Tutorials
Enviroment
The software environment is determined by the specific training frameworks employed, such as the versions of CUDA, PyTorch, FlashAttention, and others. While the requirements.txt
file enumerates the necessary packages, it is the user's responsibility to specify the appropriate versions required for their use case.
cd distributed_training_estimator_of_LLM
pip install -r requirements.txt
Or you can only install the pacakges for estimator, if you already have sampling data.

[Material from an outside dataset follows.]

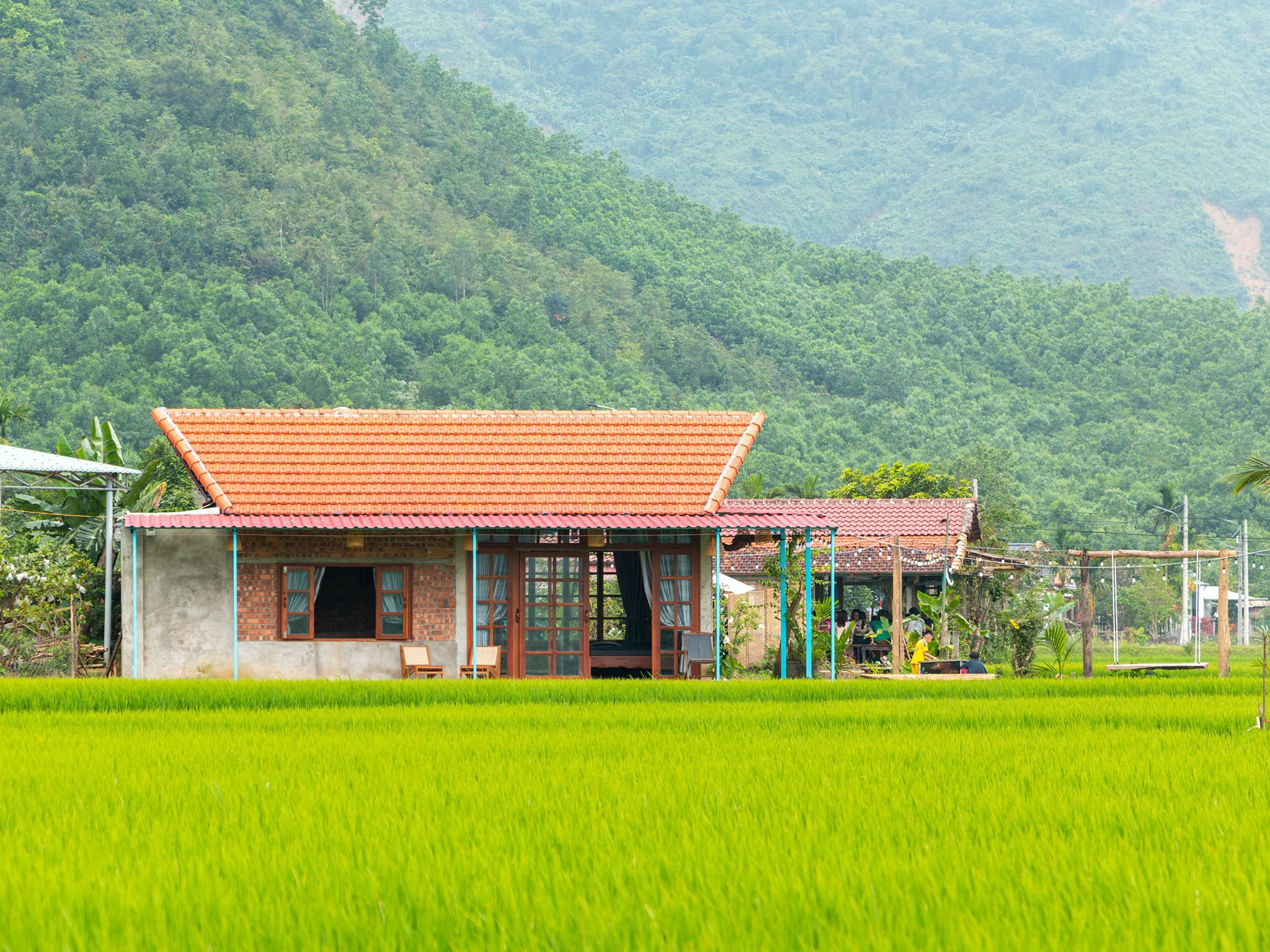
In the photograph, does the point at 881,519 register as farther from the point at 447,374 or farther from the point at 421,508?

cd distributed_training_estimator_of_LLM/Estimator
pip install -r requirements-estimator.txt
Predictor
In order to run Predictor, the training configurations, computing and communication operators' sampling data are required. In the target_config
folder, there are two example configuration YAML files. The regressors
folder contains the required data obtained from two real clusters as examples. This can run on any CPU from the past five years, as it only relies on Random Forest and XGBoost.
cd Estimator
python mml_3d_prediction.py --config_path <path_to_config.yml>
Commands to run two example configurations, providing sampling data of Perlmutter and Vista in Estimator/regressors
.
cd Estimator
# One batch runtime estimator about llemma-7B with 4 pipline, 2 model and 2 data parallelism ways on Perlmutter.

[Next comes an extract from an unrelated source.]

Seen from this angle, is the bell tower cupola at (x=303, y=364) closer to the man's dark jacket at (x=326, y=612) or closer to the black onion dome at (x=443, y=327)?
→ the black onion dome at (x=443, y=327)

python mml_3d_prediction.py --config_path ./target_config/llemma_7b_4_2_2_P.yml
# One batch runtime estimator about llemma-7B with 4 pipline, 2 model and 2 data parallelism ways on Vista.
python mml_3d_prediction.py --config_path ./target_config/llemma_7b_4_2_2_V.yml
# And will print out a message in the terminal like this:
Estimated timecost of current training configs is 9480819.171239894 us.

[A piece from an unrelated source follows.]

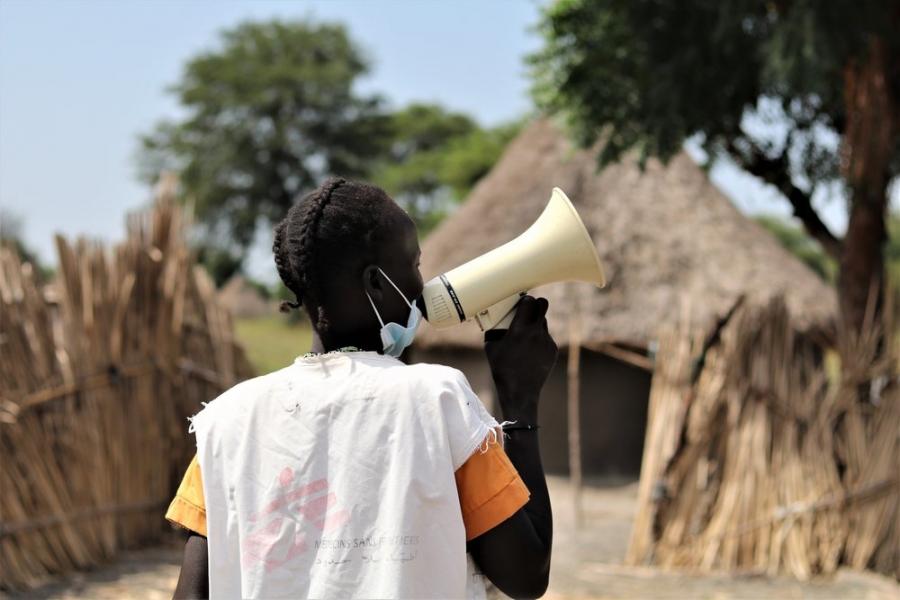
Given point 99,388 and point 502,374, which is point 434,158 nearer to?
point 99,388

The output can also be obtained using the function.
from mml_3d_prediction import one_batch_predict
configs_path = 'path_to/training_config.yml'
one_batch_cost = one_batch_predict(configs_path) # microseconds
The output is the estimated time cost of a single parameter update, measured in microseconds.
Computation Sampling
The computing operator sampling module requires the configuration of each operator in the form of a YAML file. The /configs/collect
and /configs/test
directories provide details about the configuration files. This can be run on a single GPU or multiple GPUs.
cd Kernel_sampling
## For example sampling the baddbmm with fp16
python sampling_controller.py --config_path ./configs/collect/baddbmm.yml --precision fp16
The files run_collection.sh
and run_test.sh
contain details about how to test and collect the sampling data for each operator. The --parts
option specifies how many parts the sampling work should be split into, and the --part
option specifies which part of the work is being processed on current GPU.
Communication Sampling
This part, like the Operator Sampling, also requires the configuration of each communication operator in the form of a YAML file. The /configs/collect
and /configs/test
directories provide details about the configuration files. The example shows how to collect P2P communication between two nodes, with only one GPU being active on each node.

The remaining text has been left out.